Despite this, they carried just as many genes associated with cancer, Alzheimer’s disease, heart disease and diabetes as the control group. Their advantage was instead linked to carrying genes associated with a slower aging process — genes that appeared to protect them from those diseases, just as youth protects younger people.
How do these so-called anti-aging genes work? Barzilai said they tend to suppress hormones that promote growth. Several existing drugs may also do this, including the diabetes drug metformin and widely used GLP-1 inhibitors for diabetes and obesity.
Another reason to suspect that genetic influence increases with age is provided by historical trends. Although life expectancy has risen dramatically in the last century, the proportion of people who live to 100 has changed very little, said Paola Sebastiani, a biostatistician at Boston University.

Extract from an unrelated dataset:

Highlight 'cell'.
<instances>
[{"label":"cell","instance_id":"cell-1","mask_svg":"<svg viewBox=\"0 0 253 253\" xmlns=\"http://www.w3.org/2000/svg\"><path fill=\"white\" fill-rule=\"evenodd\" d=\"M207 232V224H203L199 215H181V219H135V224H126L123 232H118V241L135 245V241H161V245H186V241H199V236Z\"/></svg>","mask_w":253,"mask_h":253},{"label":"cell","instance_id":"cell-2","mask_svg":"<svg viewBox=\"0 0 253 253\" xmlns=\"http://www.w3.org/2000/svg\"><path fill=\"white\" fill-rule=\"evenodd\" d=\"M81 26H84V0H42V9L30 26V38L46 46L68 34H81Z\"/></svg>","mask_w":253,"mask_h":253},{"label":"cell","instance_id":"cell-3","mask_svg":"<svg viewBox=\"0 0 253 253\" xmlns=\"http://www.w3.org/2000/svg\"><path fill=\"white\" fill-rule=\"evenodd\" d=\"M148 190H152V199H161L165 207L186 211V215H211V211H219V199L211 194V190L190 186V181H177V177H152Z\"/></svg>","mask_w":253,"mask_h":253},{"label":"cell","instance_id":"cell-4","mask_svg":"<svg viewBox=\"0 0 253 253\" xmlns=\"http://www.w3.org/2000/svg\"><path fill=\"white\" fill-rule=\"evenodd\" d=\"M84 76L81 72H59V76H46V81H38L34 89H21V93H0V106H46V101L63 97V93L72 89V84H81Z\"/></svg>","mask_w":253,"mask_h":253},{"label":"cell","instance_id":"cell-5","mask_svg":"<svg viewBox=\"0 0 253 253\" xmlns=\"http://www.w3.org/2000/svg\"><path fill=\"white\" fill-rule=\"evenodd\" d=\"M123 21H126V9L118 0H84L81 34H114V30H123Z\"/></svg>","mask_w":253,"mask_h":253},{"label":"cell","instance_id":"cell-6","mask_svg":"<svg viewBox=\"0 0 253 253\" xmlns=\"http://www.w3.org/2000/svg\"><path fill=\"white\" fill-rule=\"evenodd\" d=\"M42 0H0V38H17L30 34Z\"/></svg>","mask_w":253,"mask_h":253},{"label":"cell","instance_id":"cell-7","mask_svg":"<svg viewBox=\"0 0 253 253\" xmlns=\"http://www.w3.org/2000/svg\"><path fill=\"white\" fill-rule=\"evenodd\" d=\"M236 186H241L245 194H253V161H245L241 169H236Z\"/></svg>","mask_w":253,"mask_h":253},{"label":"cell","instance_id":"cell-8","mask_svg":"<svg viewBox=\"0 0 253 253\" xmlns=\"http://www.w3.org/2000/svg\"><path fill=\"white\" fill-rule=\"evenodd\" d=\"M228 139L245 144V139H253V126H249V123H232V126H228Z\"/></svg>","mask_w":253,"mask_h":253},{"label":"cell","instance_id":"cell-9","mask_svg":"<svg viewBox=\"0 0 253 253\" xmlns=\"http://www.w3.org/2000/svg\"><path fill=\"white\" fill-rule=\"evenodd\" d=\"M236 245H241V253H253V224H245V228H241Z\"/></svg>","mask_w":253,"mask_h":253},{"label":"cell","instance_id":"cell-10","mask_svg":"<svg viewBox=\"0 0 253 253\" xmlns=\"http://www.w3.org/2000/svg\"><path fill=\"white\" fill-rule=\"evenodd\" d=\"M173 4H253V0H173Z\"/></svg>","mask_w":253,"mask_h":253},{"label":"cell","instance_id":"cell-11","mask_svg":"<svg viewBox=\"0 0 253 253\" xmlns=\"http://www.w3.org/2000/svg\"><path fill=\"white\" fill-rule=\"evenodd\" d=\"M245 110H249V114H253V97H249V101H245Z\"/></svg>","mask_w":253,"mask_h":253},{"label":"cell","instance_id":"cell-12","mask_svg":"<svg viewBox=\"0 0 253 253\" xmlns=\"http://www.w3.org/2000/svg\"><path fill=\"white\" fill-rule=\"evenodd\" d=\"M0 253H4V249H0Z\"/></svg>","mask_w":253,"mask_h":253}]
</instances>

Researchers also caution that we shouldn’t assume all environmental factors are within individual control. Longevity is closely linked to socioeconomic status and exposure to air pollution, among other factors. Helping everyone live a longer, healthier life requires society to make healthy living more accessible and affordable.
Many of the rare elite agers who top 100 do so without becoming frail, spending fortunes or eating extreme diets of blended vegetables and supplements. Jeanne Calment, the French woman often cited as the longest-lived person on record, reportedly took up smoking when she was living in a nursing home at age 112 — and then lived another decade. Still, for most of her life, she exercised regularly, ate fresh foods and took good care of herself. That combination gives scientists a reason to hope that more of us could one day approach 120 while remaining healthy and enjoying life.